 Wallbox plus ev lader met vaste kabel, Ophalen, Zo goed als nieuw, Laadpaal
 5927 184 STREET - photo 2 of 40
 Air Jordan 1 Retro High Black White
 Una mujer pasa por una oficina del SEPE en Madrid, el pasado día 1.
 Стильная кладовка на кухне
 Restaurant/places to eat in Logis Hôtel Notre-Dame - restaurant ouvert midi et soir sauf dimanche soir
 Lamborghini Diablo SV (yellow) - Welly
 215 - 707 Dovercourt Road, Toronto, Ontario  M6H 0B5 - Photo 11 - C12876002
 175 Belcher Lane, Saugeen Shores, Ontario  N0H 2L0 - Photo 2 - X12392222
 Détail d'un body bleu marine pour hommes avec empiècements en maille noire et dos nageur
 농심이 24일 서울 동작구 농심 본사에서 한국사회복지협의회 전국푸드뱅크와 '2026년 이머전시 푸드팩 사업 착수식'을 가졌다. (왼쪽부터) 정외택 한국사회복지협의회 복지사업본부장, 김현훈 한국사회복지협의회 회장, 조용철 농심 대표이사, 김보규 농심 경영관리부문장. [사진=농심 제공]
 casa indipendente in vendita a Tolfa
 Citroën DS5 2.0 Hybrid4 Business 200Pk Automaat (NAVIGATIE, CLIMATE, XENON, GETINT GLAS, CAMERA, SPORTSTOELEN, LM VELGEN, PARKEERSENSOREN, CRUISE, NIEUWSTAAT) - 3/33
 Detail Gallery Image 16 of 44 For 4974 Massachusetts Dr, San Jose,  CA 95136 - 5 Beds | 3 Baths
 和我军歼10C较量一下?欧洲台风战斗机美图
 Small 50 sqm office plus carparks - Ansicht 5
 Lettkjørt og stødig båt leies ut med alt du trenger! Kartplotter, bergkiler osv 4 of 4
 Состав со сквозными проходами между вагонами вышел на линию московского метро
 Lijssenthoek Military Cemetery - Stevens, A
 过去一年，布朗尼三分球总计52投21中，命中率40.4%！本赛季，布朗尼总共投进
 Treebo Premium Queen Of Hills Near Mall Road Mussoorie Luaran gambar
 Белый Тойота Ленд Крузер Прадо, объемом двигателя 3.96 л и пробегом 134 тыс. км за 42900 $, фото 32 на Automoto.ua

Required action -> Reprint exactly the lines above that start at the one with "Détail d'un body" and end at the one with "casa indipendente in vendita a Tolfa", keeping both and adding none.

Exercise answer ->
 Détail d'un body bleu marine pour hommes avec empiècements en maille noire et dos nageur
 농심이 24일 서울 동작구 농심 본사에서 한국사회복지협의회 전국푸드뱅크와 '2026년 이머전시 푸드팩 사업 착수식'을 가졌다. (왼쪽부터) 정외택 한국사회복지협의회 복지사업본부장, 김현훈 한국사회복지협의회 회장, 조용철 농심 대표이사, 김보규 농심 경영관리부문장. [사진=농심 제공]
 casa indipendente in vendita a Tolfa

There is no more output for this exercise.